The market surge last month brought the Dow Jones Industrial Average hit 30,000 for the first time in its history. But underneath all that bullishness lay concerns that a market correction could be coming soon, especially since the real economy is still shaky. More than 6 million people in the U.S. are collecting unemployment benefits compared to less than 2 million people this time last year, and many of those lost jobs won't return even after the coronavirus pandemic is over.

The disconnect between what's happening in the markets and the true state of the economy could wind up being resolved by a Wall Street crash, especially given how expensive some stocks are right now. And if that happens, there are two growth stocks that I'll be looking to buy: GrowGeneration (GRWG 2.83%) andAdobe(ADBE 2.38%).

1. GrowGeneration

Through the use of hydroponics systems, cannabis growers can efficiently cultivate their crops without the need for soil, and in less space than would be required for a greenhouse or garden. That efficiency is a key factor that has driven both small growers and large-scale operators to favor such systems, and it explains why GrowGeneration's business has been booming this year.
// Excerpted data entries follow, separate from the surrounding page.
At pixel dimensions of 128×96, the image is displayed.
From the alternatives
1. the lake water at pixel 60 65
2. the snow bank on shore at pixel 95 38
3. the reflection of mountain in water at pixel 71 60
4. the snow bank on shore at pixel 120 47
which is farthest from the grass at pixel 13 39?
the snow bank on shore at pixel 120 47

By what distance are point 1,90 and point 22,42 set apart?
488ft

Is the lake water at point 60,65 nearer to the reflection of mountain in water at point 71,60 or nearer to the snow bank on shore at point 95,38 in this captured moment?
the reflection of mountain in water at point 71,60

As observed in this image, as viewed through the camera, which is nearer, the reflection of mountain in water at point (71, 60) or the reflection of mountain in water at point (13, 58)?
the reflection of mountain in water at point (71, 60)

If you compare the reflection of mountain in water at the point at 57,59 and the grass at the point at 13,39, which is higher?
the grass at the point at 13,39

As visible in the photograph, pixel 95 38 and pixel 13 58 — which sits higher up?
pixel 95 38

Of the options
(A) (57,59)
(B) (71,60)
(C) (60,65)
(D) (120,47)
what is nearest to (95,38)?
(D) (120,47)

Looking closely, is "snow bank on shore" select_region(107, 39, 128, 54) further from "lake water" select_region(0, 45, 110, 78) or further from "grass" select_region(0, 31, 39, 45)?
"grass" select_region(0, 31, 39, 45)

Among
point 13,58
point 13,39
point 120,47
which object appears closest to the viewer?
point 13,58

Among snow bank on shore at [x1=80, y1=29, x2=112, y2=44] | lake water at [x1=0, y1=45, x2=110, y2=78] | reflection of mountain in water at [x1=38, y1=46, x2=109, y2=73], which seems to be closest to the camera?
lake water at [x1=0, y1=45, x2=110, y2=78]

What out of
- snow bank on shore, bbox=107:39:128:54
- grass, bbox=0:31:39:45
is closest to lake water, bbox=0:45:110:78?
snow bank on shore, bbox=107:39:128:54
In the first nine months of 2020, the company posted sales of $131.4 million -- well more than double the $54.3 million that it reported during the same period in 2019.

What makes GrowGeneration an even more appealing buy now is that in November, voters in four more states passed initiatives to legalize recreational marijuana -- Arizona, Montana, New Jersey, and South Dakota. In Mississippi, residents voted to legalize medical marijuana. These changes will only boost demand for GrowGeneration's products. When the company released its third-quarter results on Nov. 11, it raised its guidance. Management now projects its 2021 revenue will land in the $280 million to $300 million range. That would be a more than 50% improvement from the $185 million to $190 million in sales it's expecting this year.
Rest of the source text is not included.